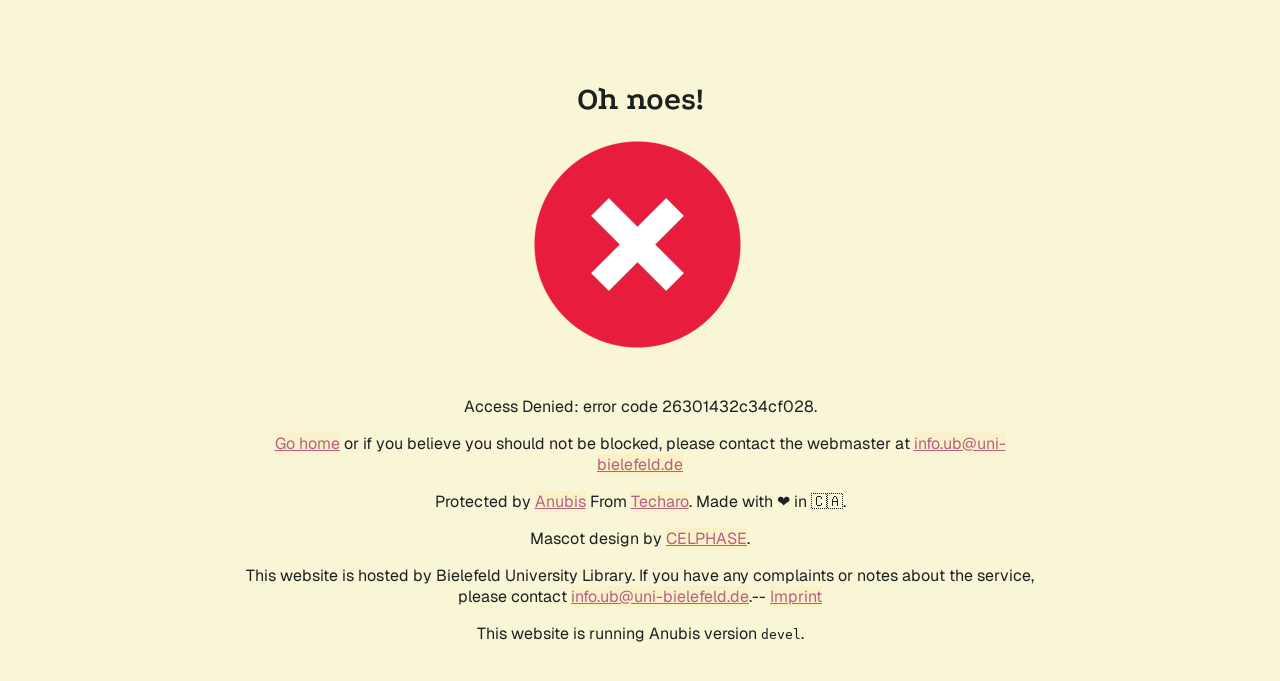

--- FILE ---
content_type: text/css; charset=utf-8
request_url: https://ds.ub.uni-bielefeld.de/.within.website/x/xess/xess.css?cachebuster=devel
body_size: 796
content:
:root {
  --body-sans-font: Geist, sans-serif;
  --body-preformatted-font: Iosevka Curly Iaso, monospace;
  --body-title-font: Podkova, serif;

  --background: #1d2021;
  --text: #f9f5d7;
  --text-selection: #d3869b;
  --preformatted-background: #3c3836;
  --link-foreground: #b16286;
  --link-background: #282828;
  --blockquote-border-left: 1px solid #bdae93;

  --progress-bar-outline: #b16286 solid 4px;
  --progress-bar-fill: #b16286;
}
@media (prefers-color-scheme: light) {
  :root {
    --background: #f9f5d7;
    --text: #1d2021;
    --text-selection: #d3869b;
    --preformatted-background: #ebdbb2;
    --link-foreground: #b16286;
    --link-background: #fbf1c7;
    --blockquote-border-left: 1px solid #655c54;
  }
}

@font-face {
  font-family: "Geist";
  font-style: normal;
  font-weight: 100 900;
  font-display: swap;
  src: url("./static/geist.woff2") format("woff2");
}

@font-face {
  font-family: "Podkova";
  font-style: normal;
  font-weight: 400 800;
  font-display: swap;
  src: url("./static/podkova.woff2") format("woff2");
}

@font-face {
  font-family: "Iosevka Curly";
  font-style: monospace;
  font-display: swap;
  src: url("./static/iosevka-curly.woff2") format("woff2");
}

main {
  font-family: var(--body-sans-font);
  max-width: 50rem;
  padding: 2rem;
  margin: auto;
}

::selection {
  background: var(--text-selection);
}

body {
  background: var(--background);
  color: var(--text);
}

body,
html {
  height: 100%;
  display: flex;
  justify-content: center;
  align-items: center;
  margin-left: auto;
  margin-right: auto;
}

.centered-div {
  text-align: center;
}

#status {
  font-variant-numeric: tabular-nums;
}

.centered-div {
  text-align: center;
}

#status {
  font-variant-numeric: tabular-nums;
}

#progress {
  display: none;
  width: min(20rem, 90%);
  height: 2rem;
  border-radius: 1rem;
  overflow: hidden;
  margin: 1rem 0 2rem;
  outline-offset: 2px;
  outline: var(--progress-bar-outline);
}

Exercise brief: What lines in the material mention "family"? Copy every one of them.

Response area:
  font-family: "Geist";
  font-family: "Podkova";
  font-family: "Iosevka Curly";
  font-family: var(--body-sans-font);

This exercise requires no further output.